» Material:
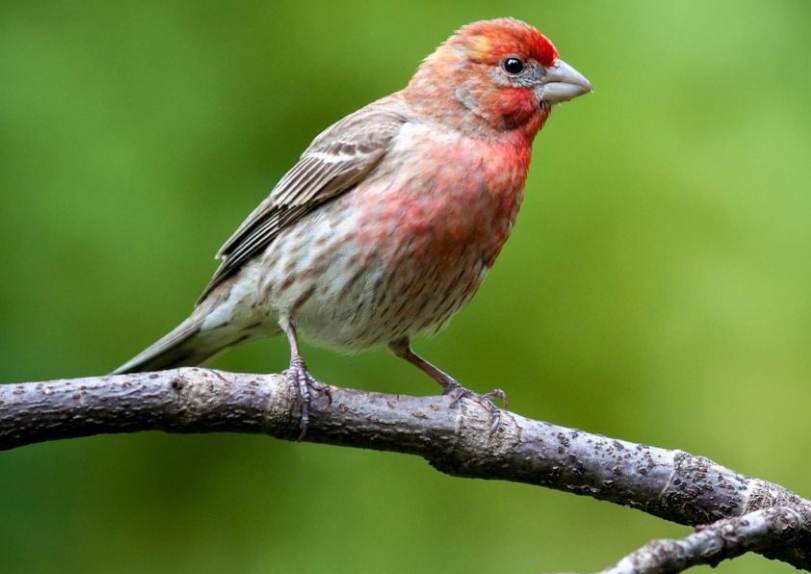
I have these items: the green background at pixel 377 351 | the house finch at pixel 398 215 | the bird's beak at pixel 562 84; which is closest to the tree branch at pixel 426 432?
the house finch at pixel 398 215

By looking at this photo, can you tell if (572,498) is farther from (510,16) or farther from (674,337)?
(510,16)

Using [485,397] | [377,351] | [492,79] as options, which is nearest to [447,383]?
[485,397]

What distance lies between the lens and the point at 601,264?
533 centimetres

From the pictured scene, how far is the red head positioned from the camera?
18.6 feet

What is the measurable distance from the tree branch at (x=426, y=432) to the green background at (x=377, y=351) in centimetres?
95

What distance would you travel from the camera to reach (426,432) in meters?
4.28

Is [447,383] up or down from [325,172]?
down

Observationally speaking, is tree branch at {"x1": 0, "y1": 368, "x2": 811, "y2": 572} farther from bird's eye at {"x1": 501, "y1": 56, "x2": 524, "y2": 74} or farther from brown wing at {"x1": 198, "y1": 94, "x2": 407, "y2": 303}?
bird's eye at {"x1": 501, "y1": 56, "x2": 524, "y2": 74}

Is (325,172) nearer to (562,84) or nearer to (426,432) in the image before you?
(562,84)

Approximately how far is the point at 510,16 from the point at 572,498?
2.17 m

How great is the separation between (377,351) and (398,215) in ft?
2.27

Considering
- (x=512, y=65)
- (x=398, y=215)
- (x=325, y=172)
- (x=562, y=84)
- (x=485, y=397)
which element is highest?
(x=512, y=65)

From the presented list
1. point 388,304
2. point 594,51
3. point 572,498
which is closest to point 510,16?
point 594,51

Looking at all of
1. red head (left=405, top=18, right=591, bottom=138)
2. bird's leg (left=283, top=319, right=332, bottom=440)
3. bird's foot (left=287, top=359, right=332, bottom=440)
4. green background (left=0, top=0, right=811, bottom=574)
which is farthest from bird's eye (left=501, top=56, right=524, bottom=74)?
bird's foot (left=287, top=359, right=332, bottom=440)
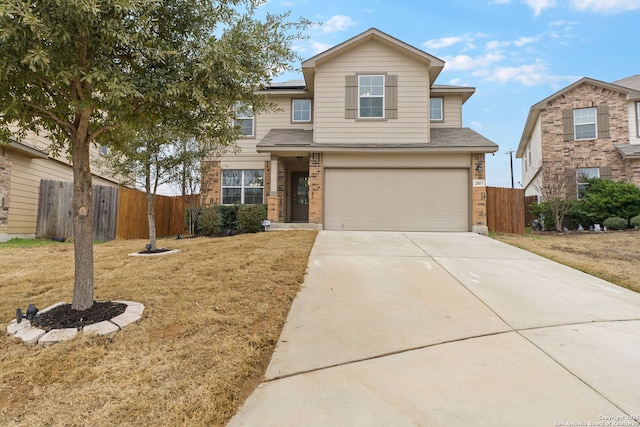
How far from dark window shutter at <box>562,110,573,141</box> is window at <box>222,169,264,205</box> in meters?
14.4

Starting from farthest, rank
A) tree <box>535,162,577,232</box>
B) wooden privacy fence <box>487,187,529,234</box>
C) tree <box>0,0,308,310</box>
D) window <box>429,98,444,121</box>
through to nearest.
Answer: tree <box>535,162,577,232</box>
window <box>429,98,444,121</box>
wooden privacy fence <box>487,187,529,234</box>
tree <box>0,0,308,310</box>

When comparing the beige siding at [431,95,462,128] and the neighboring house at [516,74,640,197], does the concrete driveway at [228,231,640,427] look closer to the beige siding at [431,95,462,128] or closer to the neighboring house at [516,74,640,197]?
the beige siding at [431,95,462,128]

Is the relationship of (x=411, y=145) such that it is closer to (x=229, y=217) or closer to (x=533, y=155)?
(x=229, y=217)

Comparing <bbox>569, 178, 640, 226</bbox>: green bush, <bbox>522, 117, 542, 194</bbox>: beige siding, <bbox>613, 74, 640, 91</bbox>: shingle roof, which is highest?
<bbox>613, 74, 640, 91</bbox>: shingle roof

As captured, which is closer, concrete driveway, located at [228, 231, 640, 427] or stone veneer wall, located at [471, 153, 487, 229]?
concrete driveway, located at [228, 231, 640, 427]

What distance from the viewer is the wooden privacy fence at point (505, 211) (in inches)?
504

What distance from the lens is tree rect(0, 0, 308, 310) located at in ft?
9.39

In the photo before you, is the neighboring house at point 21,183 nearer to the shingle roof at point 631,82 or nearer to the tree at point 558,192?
the tree at point 558,192

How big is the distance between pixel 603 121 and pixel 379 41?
11.5m

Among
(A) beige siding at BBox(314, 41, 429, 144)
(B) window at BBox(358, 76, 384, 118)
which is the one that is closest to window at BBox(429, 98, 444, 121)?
(A) beige siding at BBox(314, 41, 429, 144)

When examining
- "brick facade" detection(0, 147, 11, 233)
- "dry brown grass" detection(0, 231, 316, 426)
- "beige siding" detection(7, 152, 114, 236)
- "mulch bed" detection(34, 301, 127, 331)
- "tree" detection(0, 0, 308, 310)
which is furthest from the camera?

» What is asked: Quote all of the entries above verbatim, but leave out the pictures.

» Task response:
I have these items: the green background at pixel 377 351 | the house finch at pixel 398 215 | the bird's beak at pixel 562 84; which is closest to the tree branch at pixel 426 432?
the house finch at pixel 398 215

By looking at this photo, can you tell if (572,498) is farther from (510,16) or farther from (674,337)?
(510,16)

Using [485,397] | [377,351] | [492,79] as options, which is nearest to [447,383]?
[485,397]

What distance lies between the lens and the point at 601,264?
533 centimetres

From the pictured scene, how far is the red head positioned from the camera?
18.6 feet

What is the measurable distance from the tree branch at (x=426, y=432) to the green background at (x=377, y=351) in centimetres?
95

What distance would you travel from the camera to reach (426,432) in meters?
4.28

Is [447,383] up or down from [325,172]?
down

Observationally speaking, is tree branch at {"x1": 0, "y1": 368, "x2": 811, "y2": 572} farther from bird's eye at {"x1": 501, "y1": 56, "x2": 524, "y2": 74} or farther from brown wing at {"x1": 198, "y1": 94, "x2": 407, "y2": 303}?
bird's eye at {"x1": 501, "y1": 56, "x2": 524, "y2": 74}

Is (325,172) nearer to (562,84) or nearer to (426,432) in the image before you?
(562,84)

Approximately how far is the point at 510,16 from the point at 572,498?
2.17 m

How great is the separation between (377,351) and (398,215) in ft?
2.27

Considering
- (x=512, y=65)
- (x=398, y=215)
- (x=325, y=172)
- (x=562, y=84)
- (x=485, y=397)
which element is highest?
(x=512, y=65)

From the presented list
1. point 388,304
2. point 594,51
3. point 572,498
which is closest to point 510,16?
point 594,51

Looking at all of
1. red head (left=405, top=18, right=591, bottom=138)
2. bird's leg (left=283, top=319, right=332, bottom=440)
3. bird's foot (left=287, top=359, right=332, bottom=440)
4. green background (left=0, top=0, right=811, bottom=574)
which is farthest from bird's eye (left=501, top=56, right=524, bottom=74)?
bird's foot (left=287, top=359, right=332, bottom=440)
How far from dark window shutter at <box>562,110,573,141</box> is window at <box>222,169,264,205</box> in meters?
14.4

Starting from farthest, rank
A) tree <box>535,162,577,232</box>
B) wooden privacy fence <box>487,187,529,234</box>
C) tree <box>0,0,308,310</box>
D) window <box>429,98,444,121</box>
through to nearest.
Answer: tree <box>535,162,577,232</box>
window <box>429,98,444,121</box>
wooden privacy fence <box>487,187,529,234</box>
tree <box>0,0,308,310</box>

When comparing the beige siding at [431,95,462,128] and the neighboring house at [516,74,640,197], does the concrete driveway at [228,231,640,427] look closer to the beige siding at [431,95,462,128] or closer to the neighboring house at [516,74,640,197]?
the beige siding at [431,95,462,128]

Is the relationship of (x=411, y=145) such that it is closer to (x=229, y=217) or closer to (x=533, y=155)?
(x=229, y=217)

Comparing <bbox>569, 178, 640, 226</bbox>: green bush, <bbox>522, 117, 542, 194</bbox>: beige siding, <bbox>613, 74, 640, 91</bbox>: shingle roof, which is highest?
<bbox>613, 74, 640, 91</bbox>: shingle roof

As captured, which is closer, concrete driveway, located at [228, 231, 640, 427] or stone veneer wall, located at [471, 153, 487, 229]?
concrete driveway, located at [228, 231, 640, 427]

What distance from the viewer is the wooden privacy fence at point (505, 211) (in inches)?
504

What distance from the lens is tree rect(0, 0, 308, 310) located at in ft?
9.39

In the photo before you, is the neighboring house at point 21,183 nearer to the shingle roof at point 631,82 or nearer to the tree at point 558,192?
the tree at point 558,192

How big is the distance between pixel 603 121 and pixel 379 41?
11.5m

Among
(A) beige siding at BBox(314, 41, 429, 144)
(B) window at BBox(358, 76, 384, 118)
which is the one that is closest to window at BBox(429, 98, 444, 121)?
(A) beige siding at BBox(314, 41, 429, 144)

When examining
- "brick facade" detection(0, 147, 11, 233)
- "dry brown grass" detection(0, 231, 316, 426)
- "beige siding" detection(7, 152, 114, 236)
- "mulch bed" detection(34, 301, 127, 331)
- "tree" detection(0, 0, 308, 310)
which is furthest from the camera?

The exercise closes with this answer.